■ **Actions to take**:
1. Reproduce word for word the part of the lumbar disc herniation abstract starting with "Mechanism of circ05188 targeting" and going on through "in pain sensitization.".
2. Decide whether each statement agrees with the lumbar disc herniation abstract: (a) each of the four groups held 13 rats; (b) the sham operation group received the lumbar disc herniation model; (c) immunofluorescence staining was used to detect c-Fos in the hypothalamic paraventricular nucleus. Answer yes or no for each, quoting the deciding words from the abstract.

Mechanism of circ05188 targeting miR-199a-5p involved in nociceptive hypersensitivity in a rat model of lumbar disc herniation

doi:10.12307/2025.705

Abstract

Abstract: BACKGROUND: There is a central sensitization mechanism for lumbar disc herniation-specific pain sensitization, and it is unclear whether cyclic RNAs in the paraventricular nucleus brain region are involved in lumbar disc herniation-specific pain sensitization.
OBJECTIVE: To investigate the mechanism by which cyclic RNA circ05188 in the paraventricular nucleus of rats with lumbar disc herniation regulates the participation of microRNAs in pain sensitization.
METHODS: Fifty-two Sprague-Dawley rats were randomly divided into a sham operation group, a lumbar disc herniation group, a knockdown control group and a circ05188 knockdown group, with 13 rats in each group. Except for the sham operation group, the lumbar disc herniation model was established in the other three groups. On the 7th day after modeling, the hypothalamic paraventricular nucleus of the knockdown control group and circ05188 knockdown group were injected with siRNA-NC and siRNA-circ05188, respectively, at 1 day intervals, for a total of three injections. On the 7th day after modeling, high-throughput sequencing technology was used to detect the expression of differential circRNAs in the hypothalamic paraventricular nucleus of rats in the sham operation group and the lumbar disc herniation group, and RT-qPCR was used to detect the expression of circ05188 and miR-199a-5p in the hypothalamic paraventricular nucleus. On the 3rd, 7th, 14th, 21st, and 28th days after modeling, we detected the mechanical and thermal mechanical paw withdrawal thresholds of the rat’s hindfoot in the modeled side of rats in the sham operation group and the lumbar disc herniation group. On the 3rd day after siRNA injection, immunofluorescence staining was used to detect the expression of c-Fos in the hypothalamic paraventricular nucleus of rats in the knockdown control group and circ05188 knockdown group; RT-qPCR was used to detect the expression of circ05188 and miR-199a-5p in the hypothalamic paraventricular nucleus of rats in the knockdown control group and circ05188 knockdown group; on the 5th day after siRNA injection, mechanical and thermal mechanical paw withdrawal thresholds of the rat’s hindfoot were detected in the knockdown control group and circ05188 knockdown group. Bioinformatics analysis and dual luciferase reporter elucidated the underlying molecular mechanism of circ05188 in pain sensitization after lumbar disc herniation.

■ **Dataset records**:
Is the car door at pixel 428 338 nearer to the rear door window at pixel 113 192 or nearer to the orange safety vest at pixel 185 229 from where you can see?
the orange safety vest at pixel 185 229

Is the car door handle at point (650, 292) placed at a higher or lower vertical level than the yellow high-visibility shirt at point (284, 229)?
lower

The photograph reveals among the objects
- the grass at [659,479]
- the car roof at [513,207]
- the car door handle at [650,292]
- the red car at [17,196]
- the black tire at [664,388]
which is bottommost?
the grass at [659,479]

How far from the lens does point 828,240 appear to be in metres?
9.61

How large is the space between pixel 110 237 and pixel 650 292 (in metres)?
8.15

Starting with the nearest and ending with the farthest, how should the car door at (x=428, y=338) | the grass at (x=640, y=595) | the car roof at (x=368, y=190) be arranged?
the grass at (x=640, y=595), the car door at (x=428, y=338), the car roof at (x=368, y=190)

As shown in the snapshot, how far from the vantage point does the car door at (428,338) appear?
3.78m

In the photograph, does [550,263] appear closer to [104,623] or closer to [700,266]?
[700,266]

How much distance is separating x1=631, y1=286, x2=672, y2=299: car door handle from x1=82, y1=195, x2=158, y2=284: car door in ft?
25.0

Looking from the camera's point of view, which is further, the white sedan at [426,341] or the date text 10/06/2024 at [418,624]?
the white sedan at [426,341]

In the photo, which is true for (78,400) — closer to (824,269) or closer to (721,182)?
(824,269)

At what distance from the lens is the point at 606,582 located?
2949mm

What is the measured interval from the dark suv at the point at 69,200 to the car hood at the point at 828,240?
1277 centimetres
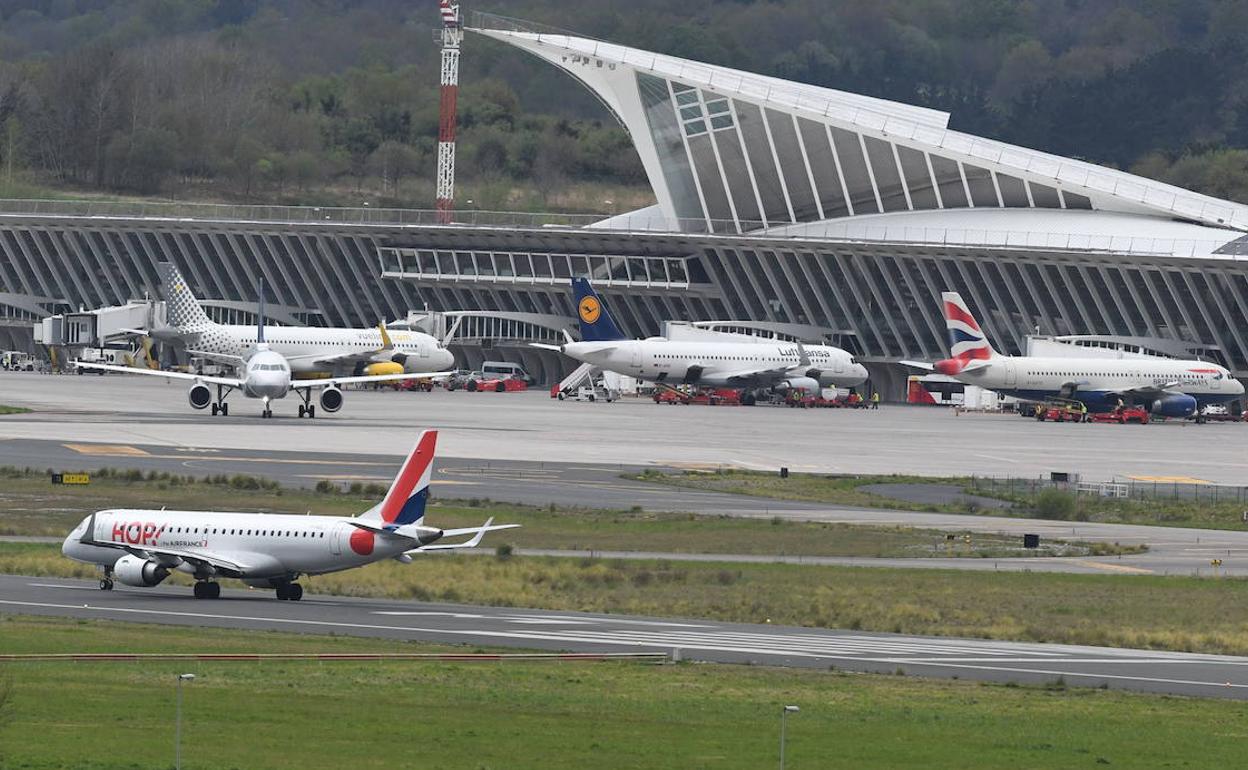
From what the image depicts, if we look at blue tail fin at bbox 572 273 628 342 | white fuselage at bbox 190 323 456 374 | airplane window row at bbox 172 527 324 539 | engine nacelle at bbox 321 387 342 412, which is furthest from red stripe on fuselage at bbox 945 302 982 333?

■ **Answers given**:
1.
Mechanism of circ05188 targeting miR-199a-5p involved in nociceptive hypersensitivity in a rat model of lumbar disc herniation

doi:10.12307/2025.705

Abstract

Abstract: BACKGROUND: There is a central sensitization mechanism for lumbar disc herniation-specific pain sensitization, and it is unclear whether cyclic RNAs in the paraventricular nucleus brain region are involved in lumbar disc herniation-specific pain sensitization.
OBJECTIVE: To investigate the mechanism by which cyclic RNA circ05188 in the paraventricular nucleus of rats with lumbar disc herniation regulates the participation of microRNAs in pain sensitization.

2.
(a) Yes: "with 13 rats in each group"
(b) No: "Except for the sham operation group, the lumbar disc herniation model was established in the other three groups"
(c) Yes: "immunofluorescence staining was used to detect the expression of c-Fos in the hypothalamic paraventricular nucleus"